Social media proved essential in spreading Laure’s reach. After her Instagram Story asking for volunteers was passed around, Laure ended up with a 26-person team, only one of whom she knew personally. When they set out on their first drive, they had a convoy 13 cars long.

Without really knowing what she had done, Laure was suddenly the captain in a vital situation. Although leadership comes naturally to her—“I’m not a sayer, I’m a doer,” she explains—that doesn’t mean it’s always been easy for her. “The moment something goes wrong, I’m the leader and I have to solve it. That’s how I really found out…this is the next level of what I’ve done here, and I’m not capable at all, but we friggin’ did it.”

But she was. In all, Laure’s convoys evacuated 60 people from the Ukrainian border, including Desmond. Since the spring, Laure has continued to support Ukraine by DJing at fundraisers.

For Desmond, it wasn’t just the journey to Berlin, but the respect that was shown to him that inspired him the most. “Laure and her friends didn’t treat us like refugees, they treated us like we were important people. Like kings,” Desmond told me emotionally. “They treated us like family. I never knew her before. That was the reason why I told Laure as soon as I arrived in Berlin that I would like to accompany her back to Poland and see if I could help in any way. She helped me like I was her own brother, so I just wanted to help someone else the best I can. I have no money. But I have the strength to help.”
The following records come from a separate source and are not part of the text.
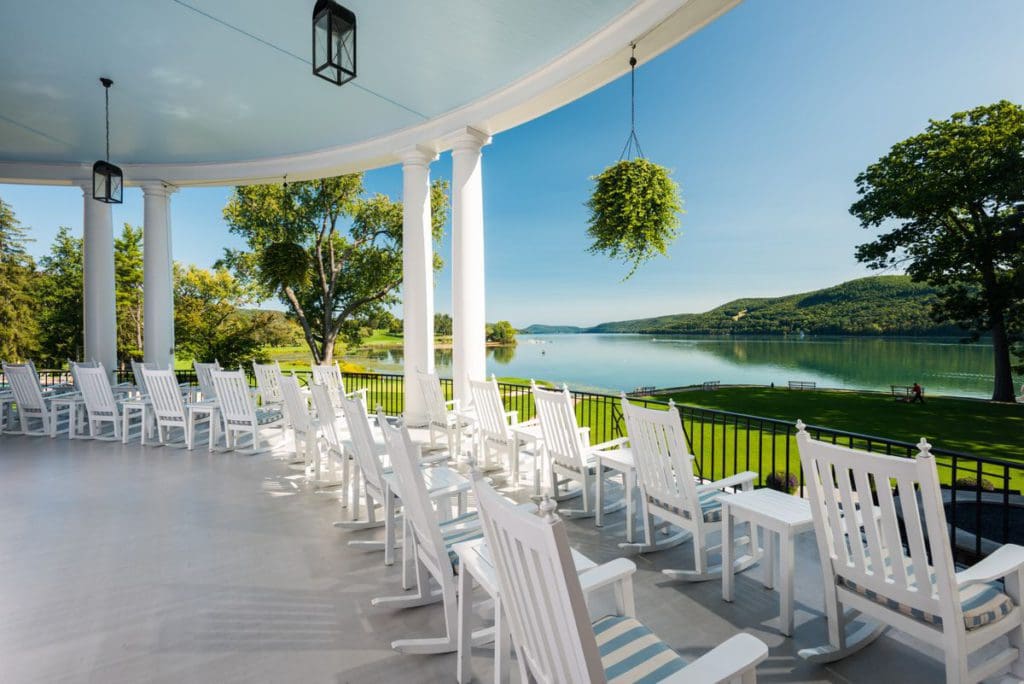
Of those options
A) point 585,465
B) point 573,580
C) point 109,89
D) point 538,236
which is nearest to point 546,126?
point 538,236

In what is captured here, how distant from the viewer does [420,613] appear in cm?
241

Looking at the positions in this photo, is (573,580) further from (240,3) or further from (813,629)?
(240,3)

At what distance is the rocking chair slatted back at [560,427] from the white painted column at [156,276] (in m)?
7.89

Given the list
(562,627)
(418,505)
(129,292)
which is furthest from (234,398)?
(129,292)

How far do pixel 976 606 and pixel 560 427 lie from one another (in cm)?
240

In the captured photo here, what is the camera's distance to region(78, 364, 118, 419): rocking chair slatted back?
20.4 feet

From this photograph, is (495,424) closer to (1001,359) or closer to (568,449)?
(568,449)

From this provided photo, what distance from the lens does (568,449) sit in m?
3.66

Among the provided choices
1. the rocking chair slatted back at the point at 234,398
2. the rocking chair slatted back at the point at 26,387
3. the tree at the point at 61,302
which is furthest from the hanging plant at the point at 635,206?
the tree at the point at 61,302

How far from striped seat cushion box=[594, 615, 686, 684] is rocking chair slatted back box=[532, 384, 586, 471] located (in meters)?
2.03

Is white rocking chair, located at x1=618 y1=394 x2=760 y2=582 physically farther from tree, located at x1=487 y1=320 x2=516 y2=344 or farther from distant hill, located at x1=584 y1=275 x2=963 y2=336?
tree, located at x1=487 y1=320 x2=516 y2=344

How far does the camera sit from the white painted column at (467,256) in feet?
21.2

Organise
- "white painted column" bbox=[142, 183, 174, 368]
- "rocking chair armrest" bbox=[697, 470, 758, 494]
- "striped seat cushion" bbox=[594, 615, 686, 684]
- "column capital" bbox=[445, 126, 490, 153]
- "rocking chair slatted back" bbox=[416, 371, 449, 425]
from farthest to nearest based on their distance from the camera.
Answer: "white painted column" bbox=[142, 183, 174, 368] < "column capital" bbox=[445, 126, 490, 153] < "rocking chair slatted back" bbox=[416, 371, 449, 425] < "rocking chair armrest" bbox=[697, 470, 758, 494] < "striped seat cushion" bbox=[594, 615, 686, 684]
Ten years before fleeing Ukraine, Desmond envisioned starting his own organization, Heroes World: “It’s all about homeless kids, giving them shelter, giving them a skill that they can afford, being something for yourself.” His profound inversion of happiness is, he explained, “an eye opener”.

“You don’t know how it really feels until you find yourself in a situation like this,” mused Desmond. Being in a precarious situation and depending on the generosity of others can feel disempowering for those in need — something Desmond reiterated in our conversation. “I don’t want to be a burden to anyone at all,” he repeated. On the contrary: he still plans to work on the creation of Heroes World one day.